BEGIN
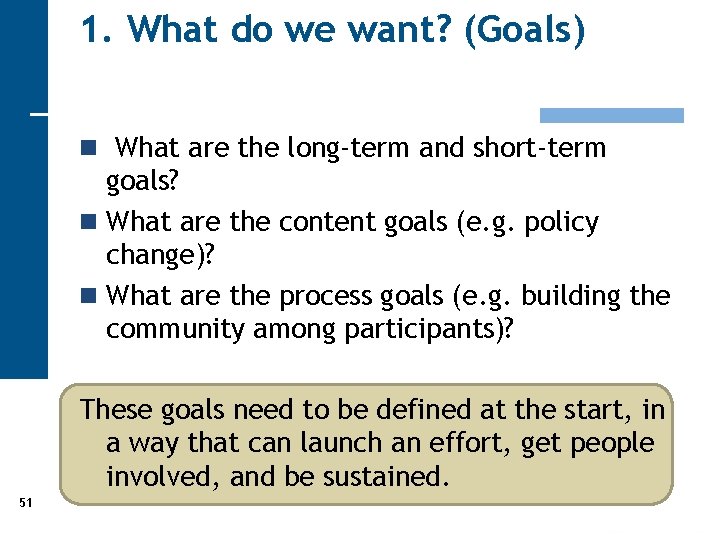 1. What do we want? (Goals)

What are the long-term and short-term goals?

What are the content goals (e.g. policy change)?

What are the process goals (e.g. building the community among participants)?

These goals need to be defined at the start, in a way that can launch an effort, get people involved, and be sustained.

51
END
▶ [WHAT THE EXERCISE ASKS]:
Pictures within the entries must not be reproduced; everything else is to be restated verbatim.

▶ [ANSWER TO THIS TASK]:
 1. What do we want? (Goals)

What are the long-term and short-term goals?

What are the content goals (e.g. policy change)?

What are the process goals (e.g. building the community among participants)?

These goals need to be defined at the start, in a way that can launch an effort, get people involved, and be sustained.

51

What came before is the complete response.